Столь категоричное суждение опровергается самим автором в «Романе воспитания…». «…Становление человека… вполне возможно в циклических временах, – пишет Бахтин. – Так, в идиллическом времени может быть показан путь человека… с раскрытием всех тех существенных моментов в характере и воззрениях человека, которые совершаются в нём с изменением его возраста (детство, юность, зрелость, старость. – В. К.). Такой ход развития (становления) человека имеет циклический характер, повторяясь в каждой жизни»[305]. Таким образом, выясняется, что циклизм и развитие как становление вполне сочетаемы, – по крайней мере, в известных пределах, в определённых литературных формах.

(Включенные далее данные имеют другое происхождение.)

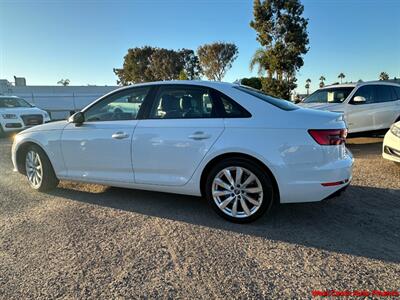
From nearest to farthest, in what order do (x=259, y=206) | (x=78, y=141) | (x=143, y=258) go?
(x=143, y=258), (x=259, y=206), (x=78, y=141)

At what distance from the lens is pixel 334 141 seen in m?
3.49

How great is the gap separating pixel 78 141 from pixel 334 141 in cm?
331

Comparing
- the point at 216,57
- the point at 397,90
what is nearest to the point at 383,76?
the point at 216,57

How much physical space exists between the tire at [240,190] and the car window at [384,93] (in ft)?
22.2

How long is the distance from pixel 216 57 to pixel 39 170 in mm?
46501

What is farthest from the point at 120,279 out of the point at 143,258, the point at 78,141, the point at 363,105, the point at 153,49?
the point at 153,49

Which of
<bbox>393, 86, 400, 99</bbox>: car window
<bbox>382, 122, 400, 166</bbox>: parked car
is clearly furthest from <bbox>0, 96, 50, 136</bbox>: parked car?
<bbox>393, 86, 400, 99</bbox>: car window

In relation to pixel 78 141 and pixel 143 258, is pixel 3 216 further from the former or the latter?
pixel 143 258

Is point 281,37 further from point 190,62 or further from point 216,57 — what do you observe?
point 190,62

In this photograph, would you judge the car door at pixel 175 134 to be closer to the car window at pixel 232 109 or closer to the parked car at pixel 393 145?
the car window at pixel 232 109

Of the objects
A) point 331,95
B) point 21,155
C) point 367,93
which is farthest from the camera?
point 331,95

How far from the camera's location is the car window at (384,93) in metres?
8.82

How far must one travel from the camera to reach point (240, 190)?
3727 millimetres

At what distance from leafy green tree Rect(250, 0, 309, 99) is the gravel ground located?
2336 cm
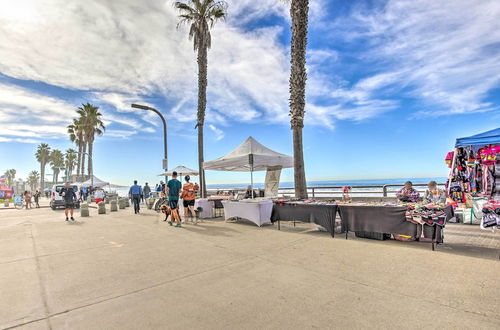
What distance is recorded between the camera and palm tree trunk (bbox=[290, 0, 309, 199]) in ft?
35.2

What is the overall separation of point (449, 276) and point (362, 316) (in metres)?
2.04

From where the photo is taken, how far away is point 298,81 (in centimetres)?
1088

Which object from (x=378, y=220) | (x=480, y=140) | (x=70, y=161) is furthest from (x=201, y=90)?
(x=70, y=161)

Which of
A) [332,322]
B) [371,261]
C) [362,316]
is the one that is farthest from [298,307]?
[371,261]

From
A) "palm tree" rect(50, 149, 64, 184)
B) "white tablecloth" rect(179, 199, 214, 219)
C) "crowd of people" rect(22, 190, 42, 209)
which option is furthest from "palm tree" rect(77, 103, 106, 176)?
"palm tree" rect(50, 149, 64, 184)

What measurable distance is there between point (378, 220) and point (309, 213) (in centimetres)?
181

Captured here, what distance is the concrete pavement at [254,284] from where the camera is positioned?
2.96 m

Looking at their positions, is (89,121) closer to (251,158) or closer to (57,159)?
(251,158)

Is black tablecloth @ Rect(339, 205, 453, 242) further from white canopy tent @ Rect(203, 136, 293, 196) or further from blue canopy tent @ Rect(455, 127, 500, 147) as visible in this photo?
white canopy tent @ Rect(203, 136, 293, 196)

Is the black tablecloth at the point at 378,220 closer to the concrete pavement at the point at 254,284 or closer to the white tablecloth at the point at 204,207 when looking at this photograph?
the concrete pavement at the point at 254,284

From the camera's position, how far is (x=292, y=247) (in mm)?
6008

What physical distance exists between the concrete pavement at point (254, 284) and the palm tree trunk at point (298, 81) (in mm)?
4266

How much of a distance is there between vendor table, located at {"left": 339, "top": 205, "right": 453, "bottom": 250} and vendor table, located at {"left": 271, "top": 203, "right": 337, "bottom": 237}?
28 centimetres

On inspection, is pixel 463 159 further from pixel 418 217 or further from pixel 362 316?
pixel 362 316
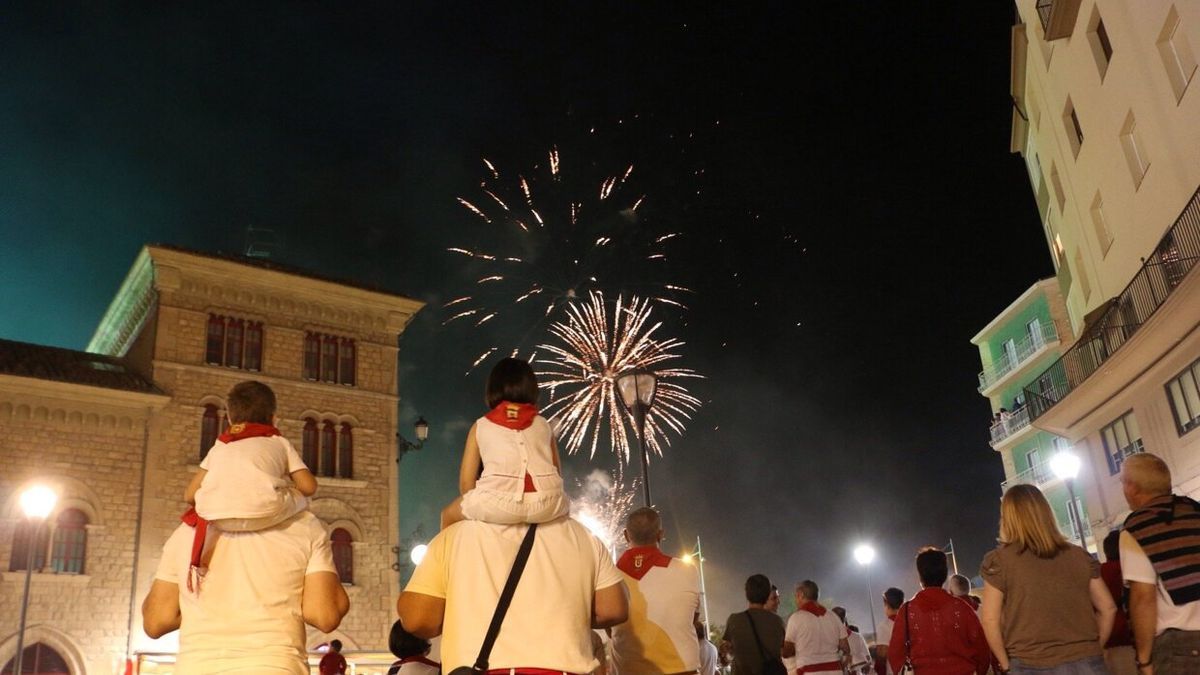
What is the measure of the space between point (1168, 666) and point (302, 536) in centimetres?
444

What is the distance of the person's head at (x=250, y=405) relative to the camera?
4139 millimetres

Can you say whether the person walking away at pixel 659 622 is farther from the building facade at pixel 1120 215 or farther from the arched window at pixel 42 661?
the arched window at pixel 42 661

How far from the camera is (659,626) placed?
582 centimetres

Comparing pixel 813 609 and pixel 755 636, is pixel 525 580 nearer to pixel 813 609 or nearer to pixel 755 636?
pixel 755 636

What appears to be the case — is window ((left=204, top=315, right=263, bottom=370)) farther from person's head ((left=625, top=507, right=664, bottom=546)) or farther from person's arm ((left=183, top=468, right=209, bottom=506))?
person's arm ((left=183, top=468, right=209, bottom=506))

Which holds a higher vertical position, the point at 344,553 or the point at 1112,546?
the point at 344,553

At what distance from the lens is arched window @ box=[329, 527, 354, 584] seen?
→ 27817 millimetres

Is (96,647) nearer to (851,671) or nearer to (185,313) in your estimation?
(185,313)

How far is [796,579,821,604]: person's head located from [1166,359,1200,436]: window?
35.0 feet

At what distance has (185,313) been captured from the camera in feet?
91.2

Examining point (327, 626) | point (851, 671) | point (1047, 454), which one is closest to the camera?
point (327, 626)

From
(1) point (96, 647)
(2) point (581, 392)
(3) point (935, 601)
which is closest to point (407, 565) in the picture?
(1) point (96, 647)

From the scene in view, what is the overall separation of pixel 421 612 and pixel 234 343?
27.3 metres

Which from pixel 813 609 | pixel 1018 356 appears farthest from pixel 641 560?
pixel 1018 356
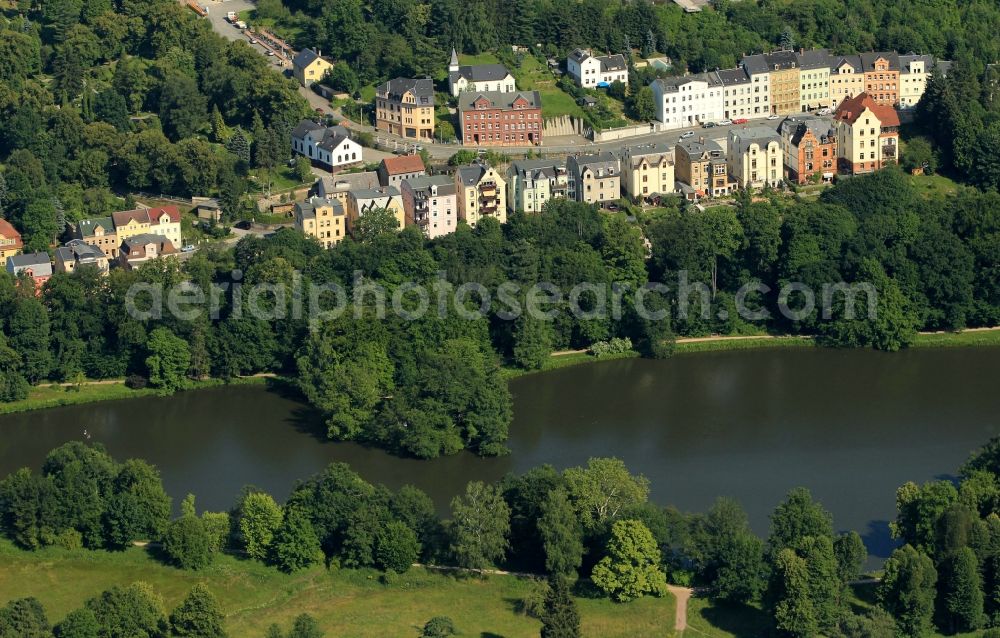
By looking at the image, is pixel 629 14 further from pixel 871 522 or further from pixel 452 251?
pixel 871 522

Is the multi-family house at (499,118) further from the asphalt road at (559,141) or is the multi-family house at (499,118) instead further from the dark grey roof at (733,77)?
the dark grey roof at (733,77)

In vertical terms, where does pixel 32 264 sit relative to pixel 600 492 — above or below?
above

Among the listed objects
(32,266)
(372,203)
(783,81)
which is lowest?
(32,266)

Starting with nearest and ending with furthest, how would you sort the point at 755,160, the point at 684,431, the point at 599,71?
the point at 684,431 < the point at 755,160 < the point at 599,71

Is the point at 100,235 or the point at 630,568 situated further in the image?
the point at 100,235

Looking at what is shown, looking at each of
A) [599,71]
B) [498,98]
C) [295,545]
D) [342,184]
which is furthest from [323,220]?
[295,545]

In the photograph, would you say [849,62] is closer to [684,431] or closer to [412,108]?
[412,108]

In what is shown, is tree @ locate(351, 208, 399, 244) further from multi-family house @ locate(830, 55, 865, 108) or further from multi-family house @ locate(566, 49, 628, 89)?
multi-family house @ locate(830, 55, 865, 108)
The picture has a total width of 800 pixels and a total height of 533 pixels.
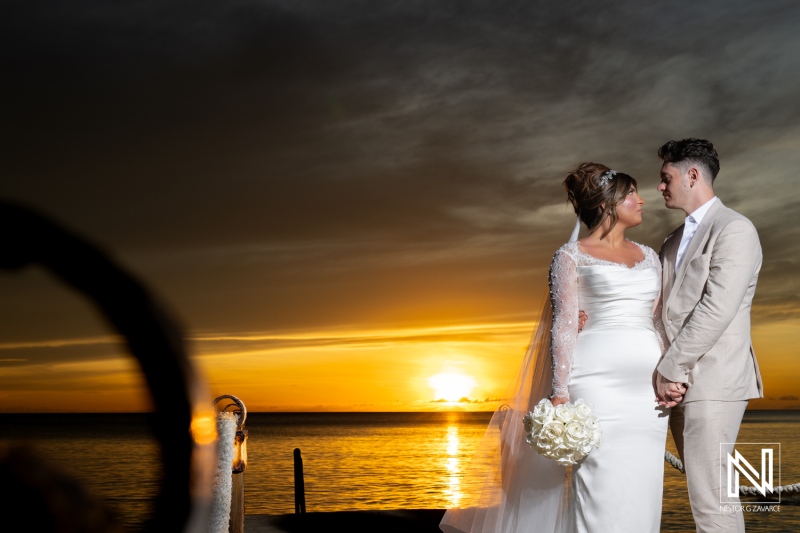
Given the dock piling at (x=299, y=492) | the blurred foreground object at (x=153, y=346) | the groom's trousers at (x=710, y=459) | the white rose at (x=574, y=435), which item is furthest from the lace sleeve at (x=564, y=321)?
the dock piling at (x=299, y=492)

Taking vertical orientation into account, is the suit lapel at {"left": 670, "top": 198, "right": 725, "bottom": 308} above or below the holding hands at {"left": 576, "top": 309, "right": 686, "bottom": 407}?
above

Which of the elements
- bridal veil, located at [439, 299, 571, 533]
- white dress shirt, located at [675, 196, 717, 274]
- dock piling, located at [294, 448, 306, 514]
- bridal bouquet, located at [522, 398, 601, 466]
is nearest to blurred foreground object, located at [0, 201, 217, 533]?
bridal bouquet, located at [522, 398, 601, 466]

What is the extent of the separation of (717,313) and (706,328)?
0.09 metres

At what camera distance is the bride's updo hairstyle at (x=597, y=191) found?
4.29 metres

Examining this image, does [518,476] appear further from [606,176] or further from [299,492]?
[299,492]

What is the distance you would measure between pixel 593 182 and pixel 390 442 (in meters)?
64.5

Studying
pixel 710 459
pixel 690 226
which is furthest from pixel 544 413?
pixel 690 226

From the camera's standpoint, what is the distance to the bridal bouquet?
4.05m

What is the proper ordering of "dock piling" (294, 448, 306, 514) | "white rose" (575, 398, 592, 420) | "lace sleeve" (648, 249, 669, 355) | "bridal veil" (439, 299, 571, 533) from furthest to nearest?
"dock piling" (294, 448, 306, 514), "bridal veil" (439, 299, 571, 533), "lace sleeve" (648, 249, 669, 355), "white rose" (575, 398, 592, 420)

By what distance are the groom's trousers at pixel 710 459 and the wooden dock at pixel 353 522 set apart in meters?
3.90

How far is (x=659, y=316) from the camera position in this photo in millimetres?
4531

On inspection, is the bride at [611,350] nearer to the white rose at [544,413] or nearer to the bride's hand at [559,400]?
the bride's hand at [559,400]

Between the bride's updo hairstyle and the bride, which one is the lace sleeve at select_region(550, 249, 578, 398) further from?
the bride's updo hairstyle

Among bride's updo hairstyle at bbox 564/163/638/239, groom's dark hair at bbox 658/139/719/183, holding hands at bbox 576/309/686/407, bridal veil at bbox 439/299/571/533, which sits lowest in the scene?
bridal veil at bbox 439/299/571/533
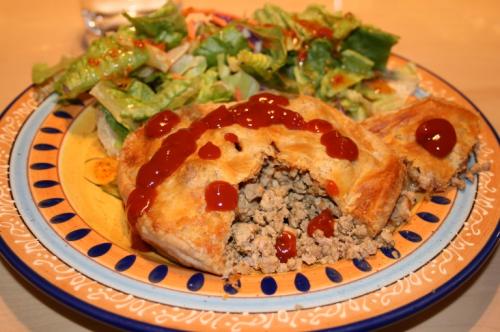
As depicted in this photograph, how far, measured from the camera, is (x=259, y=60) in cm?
515

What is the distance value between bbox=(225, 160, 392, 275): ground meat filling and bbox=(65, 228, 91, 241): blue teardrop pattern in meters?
0.93

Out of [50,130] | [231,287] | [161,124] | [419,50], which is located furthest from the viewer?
[419,50]

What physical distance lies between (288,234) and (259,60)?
195cm

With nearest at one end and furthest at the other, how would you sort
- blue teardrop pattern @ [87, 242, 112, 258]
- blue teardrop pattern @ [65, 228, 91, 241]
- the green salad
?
blue teardrop pattern @ [87, 242, 112, 258] → blue teardrop pattern @ [65, 228, 91, 241] → the green salad

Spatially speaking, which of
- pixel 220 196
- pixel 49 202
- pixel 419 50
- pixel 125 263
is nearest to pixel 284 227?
pixel 220 196

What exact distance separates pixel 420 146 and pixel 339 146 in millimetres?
849

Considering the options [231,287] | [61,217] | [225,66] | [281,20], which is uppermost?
[281,20]

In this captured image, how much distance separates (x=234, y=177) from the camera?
367 cm

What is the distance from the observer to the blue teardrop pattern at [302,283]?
130 inches

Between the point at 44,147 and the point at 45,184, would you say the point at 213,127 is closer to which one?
the point at 45,184

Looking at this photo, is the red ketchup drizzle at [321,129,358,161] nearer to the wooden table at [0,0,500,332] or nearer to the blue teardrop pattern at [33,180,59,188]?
the wooden table at [0,0,500,332]

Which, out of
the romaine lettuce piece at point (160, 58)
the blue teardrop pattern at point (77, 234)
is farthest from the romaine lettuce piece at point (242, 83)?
the blue teardrop pattern at point (77, 234)

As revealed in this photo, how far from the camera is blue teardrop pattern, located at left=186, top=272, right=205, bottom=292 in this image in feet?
10.8

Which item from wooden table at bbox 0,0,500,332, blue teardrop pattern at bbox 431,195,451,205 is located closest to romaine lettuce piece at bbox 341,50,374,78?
wooden table at bbox 0,0,500,332
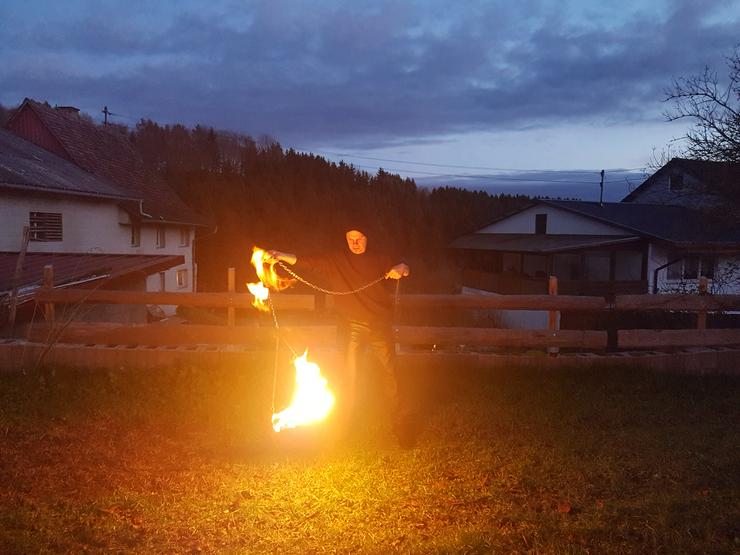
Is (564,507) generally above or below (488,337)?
below

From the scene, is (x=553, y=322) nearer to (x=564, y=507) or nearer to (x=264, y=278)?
(x=264, y=278)

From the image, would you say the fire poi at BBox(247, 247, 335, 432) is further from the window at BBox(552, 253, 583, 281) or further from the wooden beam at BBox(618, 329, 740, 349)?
the window at BBox(552, 253, 583, 281)

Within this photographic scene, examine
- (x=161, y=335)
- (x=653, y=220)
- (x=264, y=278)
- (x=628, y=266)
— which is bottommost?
(x=161, y=335)

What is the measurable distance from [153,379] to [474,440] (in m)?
4.20

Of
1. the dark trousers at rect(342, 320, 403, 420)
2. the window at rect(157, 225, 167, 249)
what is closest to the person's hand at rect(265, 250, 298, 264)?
the dark trousers at rect(342, 320, 403, 420)

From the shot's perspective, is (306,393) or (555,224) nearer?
(306,393)

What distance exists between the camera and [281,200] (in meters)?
53.2

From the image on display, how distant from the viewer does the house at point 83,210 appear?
12749 millimetres

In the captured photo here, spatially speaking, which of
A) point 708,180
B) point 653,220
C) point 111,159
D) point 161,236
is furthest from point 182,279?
point 708,180

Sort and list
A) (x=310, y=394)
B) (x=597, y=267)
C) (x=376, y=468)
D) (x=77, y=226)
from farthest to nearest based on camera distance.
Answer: (x=597, y=267), (x=77, y=226), (x=310, y=394), (x=376, y=468)

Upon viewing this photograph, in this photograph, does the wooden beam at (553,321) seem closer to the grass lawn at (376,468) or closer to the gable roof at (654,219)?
the grass lawn at (376,468)

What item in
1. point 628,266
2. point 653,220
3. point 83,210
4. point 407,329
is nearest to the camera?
point 407,329

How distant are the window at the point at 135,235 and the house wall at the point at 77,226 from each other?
0.18m

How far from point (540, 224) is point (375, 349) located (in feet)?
100
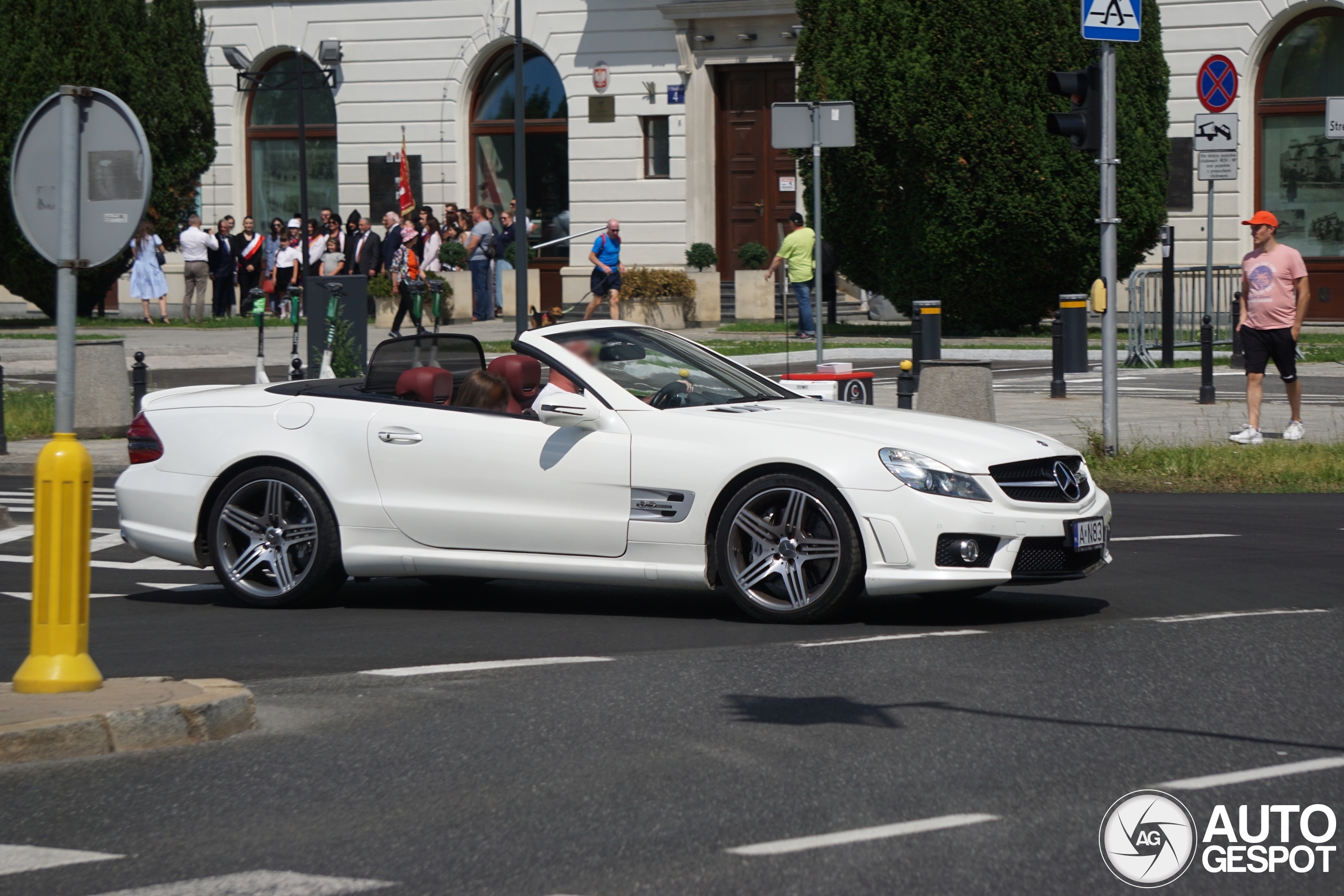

В целом же приходится констатировать, что роль цикличности в постижении развития человека и мира оценивается Бахтиным как весьма скромная. Циклическое время – величина убывающая. Доминируя на ранних ступенях культурного развития, оно позднее занимает всё более скромное место и постепенно сходит на нет. В биографическом романе становления, там, где начинает вступать в свои права фактор индивидуализации, цикличности уже нет[306]. Биографическое время преодолевает цикличность[307]. В идиллическом типе романа она ещё занимает существенное место, но разрушение идиллии – процесс неизбежный. Он развивается по нескольким направлениям; одно из них символизирует гётевский «роман воспитания» – форма более зрелая, чем идиллии Руссо. Привязанная к архаике и к идиллии, цикличность в конечном счёте разделяет их печальную судьбу.
Но, может быть, не всё так безнадёжно? Быть может, отыщутся основания для более высокой оценки культурного потенциала цикличности? На наш взгляд, такие основания есть.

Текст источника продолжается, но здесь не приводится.